Desaladora de Ibiza.

El Govern balear ha aprobado el inicio del expediente para redactar el proyecto de renovación de parte de la red de interconexión de agua desalada en Ibiza y la construcción de un nuevo depósito regulador, con un presupuesto de 500.000 euros, con el objetivo de mejorar el abastecimiento hídrico en los cinco municipios de la isla.

La actuación se centrará en la sustitución de los tramos más problemáticos de los 80 kilómetros de red en alta, encargada de transportar el agua desde las plantas desaladoras hasta los distintos puntos de consumo, una infraestructura que ha registrado incidencias y averías en los últimos años.

Ibiza cuenta actualmente con tres plantas desaladoras en funcionamiento —Ibiza, Sant Antoni y Santa Eulària— y una cuarta prevista, que han sido clave para garantizar el suministro, especialmente en verano, aunque también han sufrido limitaciones técnicas y episodios de menor rendimiento que han obligado a recurrir a camiones cisterna o a restricciones puntuales.

Más capacidad y seguridad ante la demanda

En este contexto, el proyecto incluye la construcción de un nuevo depósito regulador con capacidad para almacenar el equivalente a 24 horas de producción conjunta de las desaladoras actuales y la futura planta, lo que permitirá disponer de un colchón operativo ante incidencias o aumentos bruscos de la demanda.

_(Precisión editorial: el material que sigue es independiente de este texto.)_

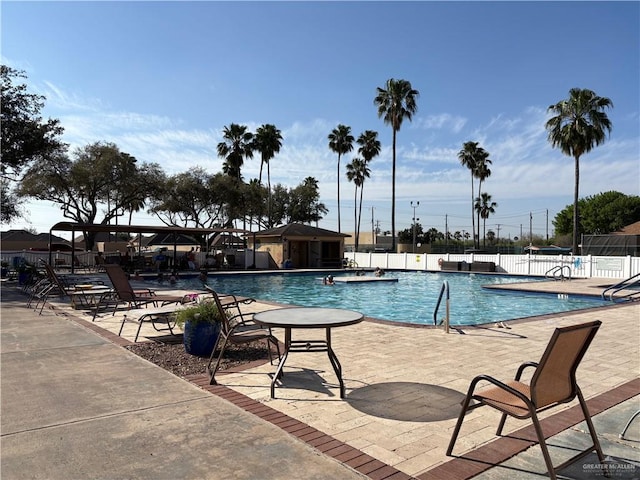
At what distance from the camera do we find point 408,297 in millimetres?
18578

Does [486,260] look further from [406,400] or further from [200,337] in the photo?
[406,400]

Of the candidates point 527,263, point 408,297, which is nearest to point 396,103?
point 527,263

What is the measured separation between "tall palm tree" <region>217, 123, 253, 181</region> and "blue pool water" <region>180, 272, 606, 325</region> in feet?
64.6

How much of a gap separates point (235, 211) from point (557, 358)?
131 ft

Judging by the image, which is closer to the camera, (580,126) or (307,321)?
(307,321)

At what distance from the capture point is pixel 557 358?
Result: 282 cm

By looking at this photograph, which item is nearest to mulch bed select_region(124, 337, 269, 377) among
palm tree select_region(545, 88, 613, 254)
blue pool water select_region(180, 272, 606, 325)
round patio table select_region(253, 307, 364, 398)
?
round patio table select_region(253, 307, 364, 398)

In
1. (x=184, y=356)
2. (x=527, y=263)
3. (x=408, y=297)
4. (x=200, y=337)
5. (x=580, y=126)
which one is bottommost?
(x=408, y=297)

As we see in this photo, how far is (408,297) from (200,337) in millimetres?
13583

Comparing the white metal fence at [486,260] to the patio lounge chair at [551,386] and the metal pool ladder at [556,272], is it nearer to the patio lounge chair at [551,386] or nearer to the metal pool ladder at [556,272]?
the metal pool ladder at [556,272]

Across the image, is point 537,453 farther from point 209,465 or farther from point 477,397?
point 209,465

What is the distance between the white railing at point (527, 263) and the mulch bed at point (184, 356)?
2231cm

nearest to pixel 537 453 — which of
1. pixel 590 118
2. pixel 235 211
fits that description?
pixel 590 118

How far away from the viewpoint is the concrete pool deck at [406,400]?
311 cm
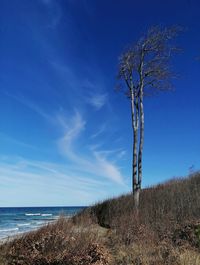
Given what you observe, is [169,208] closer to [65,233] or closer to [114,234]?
[114,234]

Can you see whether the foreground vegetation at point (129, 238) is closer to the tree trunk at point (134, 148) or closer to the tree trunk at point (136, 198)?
the tree trunk at point (136, 198)

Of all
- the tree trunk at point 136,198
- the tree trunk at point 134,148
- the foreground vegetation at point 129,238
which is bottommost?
the foreground vegetation at point 129,238

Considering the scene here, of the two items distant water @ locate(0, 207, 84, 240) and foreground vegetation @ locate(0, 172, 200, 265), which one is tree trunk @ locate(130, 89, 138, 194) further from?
distant water @ locate(0, 207, 84, 240)

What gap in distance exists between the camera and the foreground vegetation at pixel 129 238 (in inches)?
393

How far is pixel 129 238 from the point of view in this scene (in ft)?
42.3

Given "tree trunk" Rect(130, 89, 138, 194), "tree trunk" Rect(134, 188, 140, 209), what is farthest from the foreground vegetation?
"tree trunk" Rect(130, 89, 138, 194)

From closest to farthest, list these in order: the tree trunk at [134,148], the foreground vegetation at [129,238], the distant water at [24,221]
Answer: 1. the foreground vegetation at [129,238]
2. the distant water at [24,221]
3. the tree trunk at [134,148]

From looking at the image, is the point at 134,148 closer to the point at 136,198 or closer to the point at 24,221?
the point at 136,198

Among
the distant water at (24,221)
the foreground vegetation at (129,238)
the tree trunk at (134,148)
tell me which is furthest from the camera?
the tree trunk at (134,148)

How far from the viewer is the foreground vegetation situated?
32.7 ft

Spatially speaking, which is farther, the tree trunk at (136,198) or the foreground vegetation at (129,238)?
the tree trunk at (136,198)

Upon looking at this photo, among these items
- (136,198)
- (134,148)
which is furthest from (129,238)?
(134,148)

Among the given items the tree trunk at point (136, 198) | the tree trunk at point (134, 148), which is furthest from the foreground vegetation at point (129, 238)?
the tree trunk at point (134, 148)

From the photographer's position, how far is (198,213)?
15781 mm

Este depósito integrará además un sistema centralizado de carga para camiones cisterna, una solución logística que ya se ha utilizado en momentos críticos de suministro y que ahora se pretende optimizar dentro del propio sistema.

Desde el punto de vista técnico, la intervención contempla la sustitución de conducciones por tuberías de mayor diámetro y materiales más adecuados, con el fin de aumentar la capacidad de transporte, reducir pérdidas y mejorar la eficiencia hidráulica del sistema en su conjunto.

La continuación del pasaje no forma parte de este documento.